ボクの攻撃を取りあえずは防いだものの、バランスをくずした廃魔法使いは二、三歩後ろに後ずさり体勢を立てなおした。しかし、その動きは明らかに不自然なものとなっている。
寄生虫は宿主の健康など微塵も気に掛けはしない。無理な体制で攻撃を避けたため、宿主の膝関節はそれなりのダメージを受けたに違いない。もちろん痛みなどは感じるはずもないが、物理的な動きには制限が掛かるだろう。
このまま物理攻撃と魔法を組み合わせていけば……と思った直後、状況は一変した。廃魔法使いが、突然ローブをかなぐり捨てたのだ。見たところローブ自身に防御魔法などはかかっていないようだが、それにしても脱ぎすてるとは尋常ではない。
「ひっ!」
さらけ出された廃魔法使いの体を見て、ポピッカが思わず叫ぶ。
彼の体の皮膚は多くの部分が剥がれ落ちており、筋肉がむき出しになっている。部分的には骨が見えてきている所さえあるようだ。一体これはどういう事なのだろうか。
「あぁ、そういうことか!」
ザレドスが、場にそぐわぬ奇声を上げる。
「スタン、奴の体はもう限界に近付いているんですよ。いくら寄生虫の力で再生したからといっても、普通の人間のように新陳代謝があるわけじゃない。物理的に体は動いても、生命活動自体はドンドン萎えて来てるんです」
「確かに……!」
細工師の推論にボクも同意する。
多分、この魔法使いが死んだのはかなり前の事であり、寄生虫の宿主になってからそれなりに長い時間が経っているのだろう。このまま時が過ぎれば早晩彼の肉体は崩壊し、寄生虫はこの宿主を手放さざるを得ないに違いない。
しかし宿主から出た寄生虫は非常に脆弱である。移動力や攻撃力も最弱レベルになってしまう。となると、寄生虫が生き延びられる可能性が極端に低くなるのは必定だ。そうならないためには……。
「気を付けて下さい。奴の狙いは……あなたの肉体だ!」
なるほどね。こいつの宿主の体はもう限界らしい。だから宿主の体がまだ動く内に、次の宿主を手に入れる必要がある。それが、ボクというわけだ。ボクが最初に放った火球や防御魔法陣、そして魔法使いらしからぬ体術を使った事で、奴は本当になりふり構わなくなったのだろう。正攻法では時間切れまでに勝てないと悟ったのだ。
魔法使いは体力的には戦士に及ばない。どちらかと言えば脆弱だ。しかし人体は自らを守るために、その力をセーブしていると聞いた事がある。もし筋肉が物理的に出せる力をフルに発揮してしまうと、すぐに肉体の耐久力はその限界を超えて、当事者に致命的なダメージをもたらしてしまうからだ。

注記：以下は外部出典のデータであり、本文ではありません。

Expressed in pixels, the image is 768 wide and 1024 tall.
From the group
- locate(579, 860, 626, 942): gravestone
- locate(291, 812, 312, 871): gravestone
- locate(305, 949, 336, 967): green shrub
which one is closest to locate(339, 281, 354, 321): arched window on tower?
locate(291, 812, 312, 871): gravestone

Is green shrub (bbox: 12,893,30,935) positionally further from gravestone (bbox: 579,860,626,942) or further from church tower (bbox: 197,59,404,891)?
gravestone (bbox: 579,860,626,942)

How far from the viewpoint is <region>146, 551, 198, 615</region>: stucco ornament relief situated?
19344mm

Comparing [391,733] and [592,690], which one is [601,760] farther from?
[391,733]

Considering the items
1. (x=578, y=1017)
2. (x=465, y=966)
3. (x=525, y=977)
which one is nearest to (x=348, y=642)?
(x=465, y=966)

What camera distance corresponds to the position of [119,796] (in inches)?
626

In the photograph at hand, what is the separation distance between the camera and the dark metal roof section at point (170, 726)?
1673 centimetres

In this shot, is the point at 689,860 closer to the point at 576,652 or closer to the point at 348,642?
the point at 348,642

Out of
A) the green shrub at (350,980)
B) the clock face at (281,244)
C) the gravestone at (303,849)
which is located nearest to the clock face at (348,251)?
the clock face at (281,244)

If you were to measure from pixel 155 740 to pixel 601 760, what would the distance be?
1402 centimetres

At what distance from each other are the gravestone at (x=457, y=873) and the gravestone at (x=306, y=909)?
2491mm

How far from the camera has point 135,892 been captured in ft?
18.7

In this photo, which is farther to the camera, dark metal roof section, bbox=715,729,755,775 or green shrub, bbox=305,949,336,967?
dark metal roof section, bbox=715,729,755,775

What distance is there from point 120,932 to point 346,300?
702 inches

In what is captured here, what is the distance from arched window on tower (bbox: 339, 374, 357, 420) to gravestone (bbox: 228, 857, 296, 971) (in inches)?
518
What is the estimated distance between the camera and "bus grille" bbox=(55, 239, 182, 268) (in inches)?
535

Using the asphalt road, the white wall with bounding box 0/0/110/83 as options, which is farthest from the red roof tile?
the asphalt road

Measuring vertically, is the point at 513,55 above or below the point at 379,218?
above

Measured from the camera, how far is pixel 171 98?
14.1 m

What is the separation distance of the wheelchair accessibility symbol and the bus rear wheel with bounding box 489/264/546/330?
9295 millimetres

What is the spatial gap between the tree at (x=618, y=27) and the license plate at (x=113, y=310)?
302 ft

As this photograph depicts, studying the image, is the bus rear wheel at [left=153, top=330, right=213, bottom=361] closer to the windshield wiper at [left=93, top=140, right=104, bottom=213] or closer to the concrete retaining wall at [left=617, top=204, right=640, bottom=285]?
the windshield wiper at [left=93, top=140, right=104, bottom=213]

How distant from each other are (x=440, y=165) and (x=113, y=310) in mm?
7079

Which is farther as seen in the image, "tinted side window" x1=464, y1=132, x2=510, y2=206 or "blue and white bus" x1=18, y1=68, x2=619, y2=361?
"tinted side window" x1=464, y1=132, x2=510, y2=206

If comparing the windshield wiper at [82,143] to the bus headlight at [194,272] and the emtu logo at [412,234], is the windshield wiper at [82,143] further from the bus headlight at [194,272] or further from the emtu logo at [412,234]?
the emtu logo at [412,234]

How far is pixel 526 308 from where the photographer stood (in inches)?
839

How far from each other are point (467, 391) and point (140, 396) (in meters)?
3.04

だが奴には、そんな事は関係ない。どうせ長くはもたない宿主の体である。たとえ戦いの後に肉体が崩壊しても、ボクという新たな宿主を得るためにはあらん限りの力を振るうだろう。ローブを脱ぎすてたのも、少しでも動きの妨げにならないためだ。
これは意外な強敵である。なにせ後先を考えない詠唱なしの魔法攻撃に加え、肉体のリミッターを外した事により、恐らくは戦士並みの身体能力で襲い掛かってくるのだから……。
僕と対峙した廃魔法使いが一声咆哮すると、彼の筋肉は見る見るうちに膨れ上がり歴戦の勇士と代わり映えしなくなった。それに加えてローブの下に隠し持っていたもう一つのマジックワンドを携え、まるで二刀流のようなスタイルを披露する。
こちらが身構えると、廃魔法使いは二本のマジックワンドを交差させ、目の前に異様な魔法陣を形成した。そして魔法陣の円周と真ん中に中型のファイヤーボールが合計5つ出現し、間髪を入れずにこちらめがけて放たれる。
全ての火球がボクの全身に到達する瞬間、反射的に魔盾環の形態を大きくして受け止めたが、5つの火球の威力は凄まじく、さすがの対魔法防御盾も全部の威力を吸収する事は出来なかった。
激しい爆発音と共に立ち昇る白煙。ボクは斜め後ろにふっ飛ばされ、体を壁に激しく打ちつけその場に崩れ落ちる。耐久力増強の魔法を使っていなかったら、これだけで間違いなく意識を失っていただろう。
「旦那、大丈夫か!」
オーガと打ち合っていたゲルドーシュが異変に気付き、背中越しにこちらを見る。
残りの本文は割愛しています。